— Start of Provided records —
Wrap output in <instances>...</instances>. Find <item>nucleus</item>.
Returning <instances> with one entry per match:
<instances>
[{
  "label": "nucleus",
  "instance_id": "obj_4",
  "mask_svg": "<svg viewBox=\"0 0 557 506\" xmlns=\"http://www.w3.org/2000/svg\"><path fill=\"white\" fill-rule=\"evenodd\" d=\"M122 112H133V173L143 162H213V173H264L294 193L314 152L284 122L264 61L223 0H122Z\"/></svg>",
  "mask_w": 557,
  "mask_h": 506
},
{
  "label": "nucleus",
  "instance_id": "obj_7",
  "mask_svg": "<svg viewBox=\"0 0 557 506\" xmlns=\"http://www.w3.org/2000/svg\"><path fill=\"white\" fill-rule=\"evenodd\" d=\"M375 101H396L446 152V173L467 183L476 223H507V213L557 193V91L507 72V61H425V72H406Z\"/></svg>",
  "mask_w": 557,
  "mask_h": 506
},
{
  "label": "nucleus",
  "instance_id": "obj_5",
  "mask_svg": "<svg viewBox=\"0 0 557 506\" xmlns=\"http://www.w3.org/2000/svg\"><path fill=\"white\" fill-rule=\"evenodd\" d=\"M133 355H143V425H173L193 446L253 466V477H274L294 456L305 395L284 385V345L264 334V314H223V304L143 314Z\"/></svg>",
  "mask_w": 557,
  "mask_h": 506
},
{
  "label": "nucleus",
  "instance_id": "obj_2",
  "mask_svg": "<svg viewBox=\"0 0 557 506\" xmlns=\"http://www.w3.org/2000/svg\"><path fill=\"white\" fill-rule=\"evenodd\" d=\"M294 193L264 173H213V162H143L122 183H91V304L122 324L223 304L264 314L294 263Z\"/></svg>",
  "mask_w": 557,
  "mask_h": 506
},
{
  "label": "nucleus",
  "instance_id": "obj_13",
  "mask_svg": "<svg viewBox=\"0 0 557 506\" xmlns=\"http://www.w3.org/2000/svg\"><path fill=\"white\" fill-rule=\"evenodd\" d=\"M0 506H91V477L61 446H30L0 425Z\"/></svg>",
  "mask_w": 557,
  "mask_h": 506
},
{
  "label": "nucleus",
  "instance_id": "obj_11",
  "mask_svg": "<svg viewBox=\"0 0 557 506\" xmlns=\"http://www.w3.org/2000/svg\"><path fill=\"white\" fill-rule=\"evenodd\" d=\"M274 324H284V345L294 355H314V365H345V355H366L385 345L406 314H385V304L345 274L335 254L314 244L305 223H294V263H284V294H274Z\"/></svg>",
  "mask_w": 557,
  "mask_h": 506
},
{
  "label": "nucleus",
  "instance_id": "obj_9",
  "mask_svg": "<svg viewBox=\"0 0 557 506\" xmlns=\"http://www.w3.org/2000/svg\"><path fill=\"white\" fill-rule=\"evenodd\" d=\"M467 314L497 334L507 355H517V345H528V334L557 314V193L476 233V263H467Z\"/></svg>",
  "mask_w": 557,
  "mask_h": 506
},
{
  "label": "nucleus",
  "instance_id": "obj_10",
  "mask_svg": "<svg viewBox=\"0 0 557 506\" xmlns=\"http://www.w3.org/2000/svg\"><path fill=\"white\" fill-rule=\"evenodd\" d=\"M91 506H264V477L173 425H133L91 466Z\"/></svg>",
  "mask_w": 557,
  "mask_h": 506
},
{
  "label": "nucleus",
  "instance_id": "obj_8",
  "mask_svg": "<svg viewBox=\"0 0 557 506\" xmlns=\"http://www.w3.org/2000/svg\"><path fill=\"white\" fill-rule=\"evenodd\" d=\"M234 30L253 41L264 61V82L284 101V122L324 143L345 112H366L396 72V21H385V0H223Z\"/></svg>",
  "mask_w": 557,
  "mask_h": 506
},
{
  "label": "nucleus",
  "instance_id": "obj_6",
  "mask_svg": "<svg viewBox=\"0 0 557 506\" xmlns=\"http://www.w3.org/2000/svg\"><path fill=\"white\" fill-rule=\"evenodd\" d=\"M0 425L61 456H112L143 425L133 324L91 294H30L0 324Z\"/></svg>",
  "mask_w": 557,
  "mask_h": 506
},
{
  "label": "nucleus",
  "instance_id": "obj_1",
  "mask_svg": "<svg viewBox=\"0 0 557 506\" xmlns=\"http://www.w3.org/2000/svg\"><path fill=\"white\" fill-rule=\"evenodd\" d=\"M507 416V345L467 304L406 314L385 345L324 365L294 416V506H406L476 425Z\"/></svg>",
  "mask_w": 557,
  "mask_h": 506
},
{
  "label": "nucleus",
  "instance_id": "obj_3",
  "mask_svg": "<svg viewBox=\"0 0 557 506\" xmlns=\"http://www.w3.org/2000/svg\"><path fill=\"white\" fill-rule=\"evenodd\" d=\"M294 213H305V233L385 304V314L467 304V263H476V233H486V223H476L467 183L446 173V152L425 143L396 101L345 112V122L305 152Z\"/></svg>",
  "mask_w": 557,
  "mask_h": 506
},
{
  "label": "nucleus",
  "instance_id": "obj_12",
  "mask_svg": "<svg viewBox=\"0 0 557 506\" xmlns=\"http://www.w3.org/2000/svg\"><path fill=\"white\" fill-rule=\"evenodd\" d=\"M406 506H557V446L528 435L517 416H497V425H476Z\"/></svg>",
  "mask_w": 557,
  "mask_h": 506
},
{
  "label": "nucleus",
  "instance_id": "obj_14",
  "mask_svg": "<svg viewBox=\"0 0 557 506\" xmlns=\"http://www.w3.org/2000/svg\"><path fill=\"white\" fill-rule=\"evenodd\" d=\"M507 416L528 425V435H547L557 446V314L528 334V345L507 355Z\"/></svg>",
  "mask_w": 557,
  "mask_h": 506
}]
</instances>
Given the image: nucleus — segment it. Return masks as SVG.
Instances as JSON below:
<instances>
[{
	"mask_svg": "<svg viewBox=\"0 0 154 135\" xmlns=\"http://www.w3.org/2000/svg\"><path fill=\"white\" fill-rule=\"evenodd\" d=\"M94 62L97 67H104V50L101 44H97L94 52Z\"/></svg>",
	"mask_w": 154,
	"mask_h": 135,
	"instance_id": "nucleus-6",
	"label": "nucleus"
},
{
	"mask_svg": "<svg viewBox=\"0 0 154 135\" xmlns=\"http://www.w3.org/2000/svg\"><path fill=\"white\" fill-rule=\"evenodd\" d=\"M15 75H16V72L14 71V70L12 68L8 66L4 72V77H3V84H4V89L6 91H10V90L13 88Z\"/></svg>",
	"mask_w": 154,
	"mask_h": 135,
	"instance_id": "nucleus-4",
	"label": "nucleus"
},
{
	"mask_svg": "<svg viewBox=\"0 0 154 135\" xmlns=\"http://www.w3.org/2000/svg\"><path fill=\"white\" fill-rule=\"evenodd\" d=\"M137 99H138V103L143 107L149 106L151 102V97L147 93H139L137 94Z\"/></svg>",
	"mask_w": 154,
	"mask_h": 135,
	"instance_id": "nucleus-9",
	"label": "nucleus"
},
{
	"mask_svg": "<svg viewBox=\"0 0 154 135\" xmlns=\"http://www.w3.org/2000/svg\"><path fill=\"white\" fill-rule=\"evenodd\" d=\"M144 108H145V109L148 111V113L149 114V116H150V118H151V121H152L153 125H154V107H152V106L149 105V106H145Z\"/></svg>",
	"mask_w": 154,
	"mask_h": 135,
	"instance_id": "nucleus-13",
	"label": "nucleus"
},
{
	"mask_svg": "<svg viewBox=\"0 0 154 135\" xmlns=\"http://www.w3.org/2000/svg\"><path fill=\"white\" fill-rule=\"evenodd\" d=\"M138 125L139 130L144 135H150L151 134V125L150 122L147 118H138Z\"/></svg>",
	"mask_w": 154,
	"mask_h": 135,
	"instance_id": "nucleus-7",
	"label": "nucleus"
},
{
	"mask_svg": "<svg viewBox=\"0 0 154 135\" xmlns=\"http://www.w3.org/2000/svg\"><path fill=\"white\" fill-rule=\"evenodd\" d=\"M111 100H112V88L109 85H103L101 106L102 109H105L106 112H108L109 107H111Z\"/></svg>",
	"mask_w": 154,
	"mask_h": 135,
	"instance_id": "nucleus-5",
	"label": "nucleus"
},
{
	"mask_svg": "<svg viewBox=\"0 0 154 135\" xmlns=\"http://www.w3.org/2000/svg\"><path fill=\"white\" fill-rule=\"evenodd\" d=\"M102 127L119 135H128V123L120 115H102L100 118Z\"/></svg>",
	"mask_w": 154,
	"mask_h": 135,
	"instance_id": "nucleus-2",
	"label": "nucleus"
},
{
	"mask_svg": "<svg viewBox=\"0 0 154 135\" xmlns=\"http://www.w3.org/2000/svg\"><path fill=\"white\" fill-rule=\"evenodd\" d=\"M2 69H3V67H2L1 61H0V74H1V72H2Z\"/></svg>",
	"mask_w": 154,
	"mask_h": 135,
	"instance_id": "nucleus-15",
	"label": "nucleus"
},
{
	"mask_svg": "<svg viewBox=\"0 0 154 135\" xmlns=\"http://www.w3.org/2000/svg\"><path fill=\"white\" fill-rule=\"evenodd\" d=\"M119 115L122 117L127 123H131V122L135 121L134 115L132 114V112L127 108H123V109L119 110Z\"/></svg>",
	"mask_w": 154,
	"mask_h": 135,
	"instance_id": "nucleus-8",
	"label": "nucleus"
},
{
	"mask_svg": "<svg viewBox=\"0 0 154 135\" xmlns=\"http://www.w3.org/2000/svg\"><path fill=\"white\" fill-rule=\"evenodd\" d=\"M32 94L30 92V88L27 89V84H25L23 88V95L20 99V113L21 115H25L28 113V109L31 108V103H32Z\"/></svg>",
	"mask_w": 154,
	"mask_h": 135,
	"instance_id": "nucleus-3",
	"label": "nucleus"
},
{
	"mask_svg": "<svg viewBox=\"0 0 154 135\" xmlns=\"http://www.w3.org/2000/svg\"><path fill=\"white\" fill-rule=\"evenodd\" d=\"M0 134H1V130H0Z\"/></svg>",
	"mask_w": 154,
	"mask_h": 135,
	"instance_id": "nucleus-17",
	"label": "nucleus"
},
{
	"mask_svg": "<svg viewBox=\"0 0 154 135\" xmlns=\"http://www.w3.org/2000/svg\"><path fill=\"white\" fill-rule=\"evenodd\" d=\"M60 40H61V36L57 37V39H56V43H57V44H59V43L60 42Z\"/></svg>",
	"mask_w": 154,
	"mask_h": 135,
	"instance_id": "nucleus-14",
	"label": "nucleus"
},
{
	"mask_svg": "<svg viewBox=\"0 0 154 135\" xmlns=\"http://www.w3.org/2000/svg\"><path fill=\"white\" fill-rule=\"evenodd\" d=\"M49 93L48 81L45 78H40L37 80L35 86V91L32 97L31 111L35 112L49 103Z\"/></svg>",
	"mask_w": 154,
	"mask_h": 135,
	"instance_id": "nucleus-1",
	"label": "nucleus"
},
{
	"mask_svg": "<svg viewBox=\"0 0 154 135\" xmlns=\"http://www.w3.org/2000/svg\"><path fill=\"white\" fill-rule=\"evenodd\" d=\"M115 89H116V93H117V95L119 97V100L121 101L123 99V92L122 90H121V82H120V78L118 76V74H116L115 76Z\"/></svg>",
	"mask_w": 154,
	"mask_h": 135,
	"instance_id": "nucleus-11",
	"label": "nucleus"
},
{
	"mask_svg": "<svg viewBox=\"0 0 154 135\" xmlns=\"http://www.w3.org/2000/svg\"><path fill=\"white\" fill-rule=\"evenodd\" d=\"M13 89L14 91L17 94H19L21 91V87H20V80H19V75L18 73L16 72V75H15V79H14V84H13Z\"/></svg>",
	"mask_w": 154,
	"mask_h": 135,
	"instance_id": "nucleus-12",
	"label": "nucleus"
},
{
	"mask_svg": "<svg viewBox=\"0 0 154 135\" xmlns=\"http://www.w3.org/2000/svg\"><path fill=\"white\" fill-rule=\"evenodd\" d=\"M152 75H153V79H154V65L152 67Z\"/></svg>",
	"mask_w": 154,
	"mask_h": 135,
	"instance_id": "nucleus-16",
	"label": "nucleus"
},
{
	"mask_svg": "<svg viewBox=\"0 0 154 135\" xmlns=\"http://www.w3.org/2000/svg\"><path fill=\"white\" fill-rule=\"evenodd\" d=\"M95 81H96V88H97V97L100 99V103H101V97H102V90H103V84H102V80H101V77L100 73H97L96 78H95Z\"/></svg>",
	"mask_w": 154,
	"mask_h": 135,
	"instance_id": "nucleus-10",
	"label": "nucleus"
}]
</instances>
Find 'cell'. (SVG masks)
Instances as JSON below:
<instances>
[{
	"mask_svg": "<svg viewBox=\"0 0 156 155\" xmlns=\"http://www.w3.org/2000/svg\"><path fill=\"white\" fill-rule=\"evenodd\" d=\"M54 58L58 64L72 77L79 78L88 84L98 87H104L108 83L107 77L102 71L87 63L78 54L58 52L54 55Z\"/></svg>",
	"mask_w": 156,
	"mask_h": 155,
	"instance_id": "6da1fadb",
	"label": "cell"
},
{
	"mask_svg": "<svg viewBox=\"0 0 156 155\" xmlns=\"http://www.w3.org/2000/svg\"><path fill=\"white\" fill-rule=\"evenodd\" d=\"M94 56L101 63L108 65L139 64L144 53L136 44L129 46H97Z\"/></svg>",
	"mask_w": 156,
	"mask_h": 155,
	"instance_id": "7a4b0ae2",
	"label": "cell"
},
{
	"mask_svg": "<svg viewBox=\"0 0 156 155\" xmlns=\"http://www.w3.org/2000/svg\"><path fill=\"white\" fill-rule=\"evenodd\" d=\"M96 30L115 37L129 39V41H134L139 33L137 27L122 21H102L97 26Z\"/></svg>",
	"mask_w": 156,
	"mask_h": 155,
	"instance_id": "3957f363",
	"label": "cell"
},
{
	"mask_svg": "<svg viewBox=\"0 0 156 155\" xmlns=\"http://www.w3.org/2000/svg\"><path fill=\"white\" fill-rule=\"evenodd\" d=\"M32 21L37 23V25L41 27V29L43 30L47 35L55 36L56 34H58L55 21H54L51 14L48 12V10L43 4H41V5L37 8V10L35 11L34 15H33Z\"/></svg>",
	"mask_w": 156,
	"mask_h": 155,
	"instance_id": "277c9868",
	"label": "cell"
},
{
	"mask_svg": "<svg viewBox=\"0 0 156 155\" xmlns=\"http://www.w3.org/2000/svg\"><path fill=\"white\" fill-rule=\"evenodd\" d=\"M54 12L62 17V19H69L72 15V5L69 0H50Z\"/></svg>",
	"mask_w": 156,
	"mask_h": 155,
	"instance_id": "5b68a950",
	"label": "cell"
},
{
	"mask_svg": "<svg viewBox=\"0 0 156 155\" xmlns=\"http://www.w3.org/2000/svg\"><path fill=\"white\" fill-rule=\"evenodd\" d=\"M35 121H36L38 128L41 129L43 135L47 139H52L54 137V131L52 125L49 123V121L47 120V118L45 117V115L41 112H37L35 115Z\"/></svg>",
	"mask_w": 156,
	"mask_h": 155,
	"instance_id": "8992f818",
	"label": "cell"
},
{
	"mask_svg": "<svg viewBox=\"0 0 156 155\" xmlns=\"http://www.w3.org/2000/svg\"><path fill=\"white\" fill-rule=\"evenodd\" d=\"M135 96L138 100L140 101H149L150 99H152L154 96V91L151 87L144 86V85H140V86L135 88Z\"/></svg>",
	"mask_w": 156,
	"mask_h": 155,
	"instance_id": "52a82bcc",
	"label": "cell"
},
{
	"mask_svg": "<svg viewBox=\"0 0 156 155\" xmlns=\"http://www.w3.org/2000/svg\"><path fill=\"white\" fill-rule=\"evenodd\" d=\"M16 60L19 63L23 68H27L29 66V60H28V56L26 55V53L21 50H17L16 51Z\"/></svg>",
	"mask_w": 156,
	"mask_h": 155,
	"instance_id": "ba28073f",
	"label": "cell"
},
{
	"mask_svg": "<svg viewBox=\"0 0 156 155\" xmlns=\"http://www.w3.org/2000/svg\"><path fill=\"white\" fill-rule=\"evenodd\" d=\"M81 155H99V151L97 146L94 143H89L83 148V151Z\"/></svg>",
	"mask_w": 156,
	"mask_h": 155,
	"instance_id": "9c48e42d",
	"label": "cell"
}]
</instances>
— End of Provided records —
▶ _Task details_:
Return each line above that contains the string "Find"; case counts.

▶ _The reply_:
Wrap output in <instances>...</instances>. Find <item>nucleus</item>.
Find 'cell'. (SVG masks)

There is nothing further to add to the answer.